Je lui ai souri. « Si ton écriture n’était pas si illisible et si je ne craignais pas pour ma réputation, est-ce que je me donnerais autant de mal ? »

« C’est normal, tu es le visage de notre China Airlines, notre plus beau commandant.

»

« À ce rythme, je vais finir par écrire un livre. Applique-toi sur ton écriture. »
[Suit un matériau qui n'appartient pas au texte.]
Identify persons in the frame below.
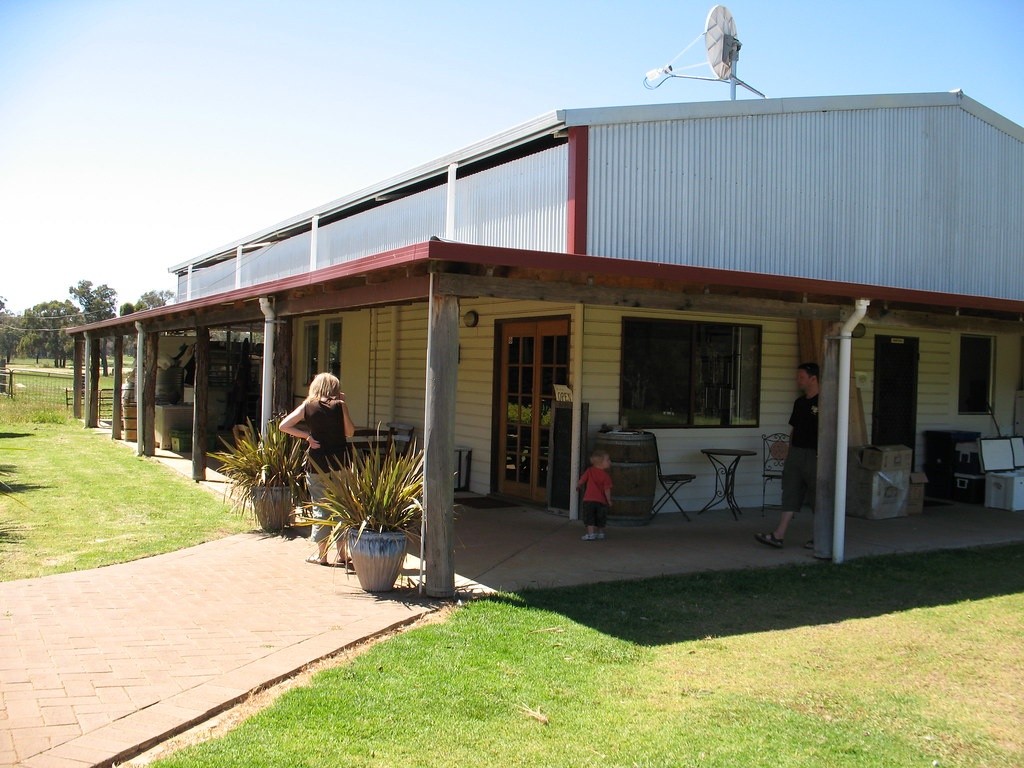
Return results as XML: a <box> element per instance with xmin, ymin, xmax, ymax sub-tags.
<box><xmin>576</xmin><ymin>449</ymin><xmax>612</xmax><ymax>541</ymax></box>
<box><xmin>278</xmin><ymin>372</ymin><xmax>355</xmax><ymax>564</ymax></box>
<box><xmin>753</xmin><ymin>362</ymin><xmax>820</xmax><ymax>549</ymax></box>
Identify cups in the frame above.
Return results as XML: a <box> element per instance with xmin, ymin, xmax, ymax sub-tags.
<box><xmin>620</xmin><ymin>417</ymin><xmax>628</xmax><ymax>432</ymax></box>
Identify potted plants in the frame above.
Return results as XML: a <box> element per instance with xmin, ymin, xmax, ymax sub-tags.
<box><xmin>204</xmin><ymin>412</ymin><xmax>310</xmax><ymax>531</ymax></box>
<box><xmin>284</xmin><ymin>421</ymin><xmax>465</xmax><ymax>593</ymax></box>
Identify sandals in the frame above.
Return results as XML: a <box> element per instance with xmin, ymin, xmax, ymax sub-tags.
<box><xmin>804</xmin><ymin>541</ymin><xmax>814</xmax><ymax>549</ymax></box>
<box><xmin>755</xmin><ymin>532</ymin><xmax>784</xmax><ymax>548</ymax></box>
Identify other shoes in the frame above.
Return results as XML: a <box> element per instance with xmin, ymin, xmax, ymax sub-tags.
<box><xmin>582</xmin><ymin>534</ymin><xmax>597</xmax><ymax>540</ymax></box>
<box><xmin>597</xmin><ymin>533</ymin><xmax>605</xmax><ymax>539</ymax></box>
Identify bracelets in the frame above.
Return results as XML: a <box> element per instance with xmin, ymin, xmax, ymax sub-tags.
<box><xmin>306</xmin><ymin>434</ymin><xmax>311</xmax><ymax>441</ymax></box>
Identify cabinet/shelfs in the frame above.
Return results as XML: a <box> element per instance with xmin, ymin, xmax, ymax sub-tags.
<box><xmin>153</xmin><ymin>404</ymin><xmax>193</xmax><ymax>450</ymax></box>
<box><xmin>209</xmin><ymin>351</ymin><xmax>261</xmax><ymax>426</ymax></box>
<box><xmin>925</xmin><ymin>430</ymin><xmax>980</xmax><ymax>472</ymax></box>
Il a ri, puis s’est levé. « Je vais voir pourquoi le technicien de maintenance n’est pas encore monté.

»

Quelques minutes plus tard, il est revenu, l’air agité. « Oh là là ! Pourquoi tant d’agitation ? Ce n’est pas le technicien habituel aujourd’hui.

»

Une femme s’est alors présentée à l’entrée de la cabine. Elle portait la combinaison réglementaire, mais son regard m’a immédiatement mis mal à l’aise. « Bonjour, je suis la nouvelle technicienne Line. Je suis chargée de l’inspection après vol de cet appareil.

Il y a un problème ? »

J’ai senti mon ventre se serrer. Line. C’était le nom de ma femme.

Mais avant que je puisse répondre, elle a enchaîné :

« Bonjour commandant. Dites-moi, durant le vol d’aujourd’hui, y a-t-il eu des anomalies ? »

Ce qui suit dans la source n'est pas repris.